Examiné la daga, que había recogido del suelo de la galería. Era un arma de acero, puntiaguda y sin adornos. No nos proporcionaba ninguna pista. Pegué un puñetazo en el muro y sentí que una descarga de dolor me recorría el brazo.
– Pero, señor, ¿y Gabriel? Después de todo, ¿no creíais que era el asesino? ¿Qué visteis en el suelo del pasadizo?
– Estaba equivocado -respondí tras una vacilación-. Completamente equivocado. No tenía nada que ocultar. Y ahora alguien más ha muerto por mi culpa. A pesar de mis oraciones -murmuré mirando colérico hacia el techo-. Pero juro que será el último.
26
Había hecho llamar a la iglesia a los cuatro obedienciarios que seguían con vida. El abad Fabián, el prior Mortimus, el hermano Edwig y el hermano Guy esperaban junto a nosotros a que los criados retiraran los restos de la estatua de encima del cadáver de Gabriel. Para mi sorpresa, descubrí que la impresión me había insensibilizado y podía contemplar la terrible escena con calma y observar las reacciones de los obedienciarios con frialdad. El hermano Guy y el prior Mortimus permanecían impasibles; el hermano Edwig tenía el rostro contraído en una mueca de repugnancia, y el abad Fabián tuvo que apartarse unos pasos para vomitar en el pasillo central.
Les ordené que me acompañaran al pequeño despacho de Gabriel, en cuyo interior la deteriorada estatua de la Virgen seguía melancólicamente apoyada contra la pared, rodeada de pilas de libros por copiar. Les pregunté dónde estaban los monjes una hora antes, en el momento en que había caído la estatua.
– Por todo el monasterio -respondió el prior-. Es la hora de descanso. Con este tiempo, la mayoría estarían en sus celdas.
– ¿Y Jerome? ¿Sigue en la suya?
– Cerrado con llave desde ayer.
– ¿Y vosotros cuatro? ¿Dónde os encontrabais?
El hermano Guy respondió que leyendo en su gabinete, solo; el prior Mortimus, en su despacho, también solo. El hermano Edwig dijo que sus dos ayudantes me confirmarían que se encontraba en la contaduría, y el abad, que estaba dando instrucciones a su mayordomo. Me senté y los observé con atención; no podía confiar ni siquiera en los que tenían coartada, pues podían convencer o amenazar a quienes estaban a sus órdenes para que mintieran. Lo mismo valía para las coartadas que los monjes se proporcionaran mutuamente.

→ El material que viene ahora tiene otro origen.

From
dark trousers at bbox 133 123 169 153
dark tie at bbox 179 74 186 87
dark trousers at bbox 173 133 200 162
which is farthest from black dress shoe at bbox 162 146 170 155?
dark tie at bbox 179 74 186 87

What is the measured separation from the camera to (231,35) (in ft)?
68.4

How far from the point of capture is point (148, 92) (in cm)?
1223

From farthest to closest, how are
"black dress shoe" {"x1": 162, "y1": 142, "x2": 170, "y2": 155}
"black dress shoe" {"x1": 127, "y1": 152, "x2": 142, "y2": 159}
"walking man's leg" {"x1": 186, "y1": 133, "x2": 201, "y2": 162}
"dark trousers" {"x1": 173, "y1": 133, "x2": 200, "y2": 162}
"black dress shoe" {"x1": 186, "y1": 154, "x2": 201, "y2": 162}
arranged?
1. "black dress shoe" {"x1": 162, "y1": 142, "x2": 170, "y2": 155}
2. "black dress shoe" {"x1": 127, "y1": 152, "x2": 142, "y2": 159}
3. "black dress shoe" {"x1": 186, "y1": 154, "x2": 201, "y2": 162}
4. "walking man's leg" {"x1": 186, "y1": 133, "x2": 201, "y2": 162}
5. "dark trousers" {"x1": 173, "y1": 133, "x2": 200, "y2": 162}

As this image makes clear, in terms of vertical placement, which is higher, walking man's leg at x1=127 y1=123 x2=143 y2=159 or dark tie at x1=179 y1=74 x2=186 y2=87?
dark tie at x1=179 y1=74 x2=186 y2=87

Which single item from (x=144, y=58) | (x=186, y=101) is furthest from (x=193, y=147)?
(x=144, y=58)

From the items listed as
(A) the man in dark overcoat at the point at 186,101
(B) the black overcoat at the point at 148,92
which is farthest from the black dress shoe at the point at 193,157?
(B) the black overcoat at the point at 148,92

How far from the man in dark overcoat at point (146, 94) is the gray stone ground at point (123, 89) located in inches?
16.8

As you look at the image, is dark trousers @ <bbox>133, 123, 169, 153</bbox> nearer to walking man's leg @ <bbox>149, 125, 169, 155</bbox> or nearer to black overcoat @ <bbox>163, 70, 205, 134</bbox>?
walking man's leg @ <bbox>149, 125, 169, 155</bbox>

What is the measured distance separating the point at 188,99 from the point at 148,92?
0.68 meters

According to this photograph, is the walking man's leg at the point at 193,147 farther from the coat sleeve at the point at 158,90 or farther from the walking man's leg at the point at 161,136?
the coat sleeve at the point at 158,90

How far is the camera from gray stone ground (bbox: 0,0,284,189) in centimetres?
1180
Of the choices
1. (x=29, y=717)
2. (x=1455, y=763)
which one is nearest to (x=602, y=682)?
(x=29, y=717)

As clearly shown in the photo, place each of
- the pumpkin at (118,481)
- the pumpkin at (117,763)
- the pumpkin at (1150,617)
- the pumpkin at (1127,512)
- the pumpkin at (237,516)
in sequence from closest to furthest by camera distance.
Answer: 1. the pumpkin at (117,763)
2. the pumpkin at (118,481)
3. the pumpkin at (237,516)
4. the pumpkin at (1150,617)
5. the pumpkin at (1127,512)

Podía interrogar a todos los monjes y criados del monasterio; pero ¿cuánto tardaría y de qué serviría? De pronto, sentí una enorme impotencia.
La voz del prior rompió el silencio.
– Entonces, ¿os salvó el hermano Gabriel?
– Así es.
– ¿Por qué? -preguntó-. Con todo respeto, señor, ¿por qué iba a dar la vida por vos?
– Tal vez no sea tan sorprendente. Creo que se había convencido a sí mismo de que su vida tenía poco valor -respondí mirándolo con dureza.
– Entonces, espero que su acto le ayude ante Dios. Tenía muchos pecados que expiar.
– Tal vez no fueran tan graves a los ojos de Dios.
Oímos unos débiles golpes en la puerta, y al cabo de un momento un monje asomó la cabeza con temor.
– Os ruego me perdonéis. Ha llegado una carta del juez Copynger para el comisionado. El mensajero dice que es urgente.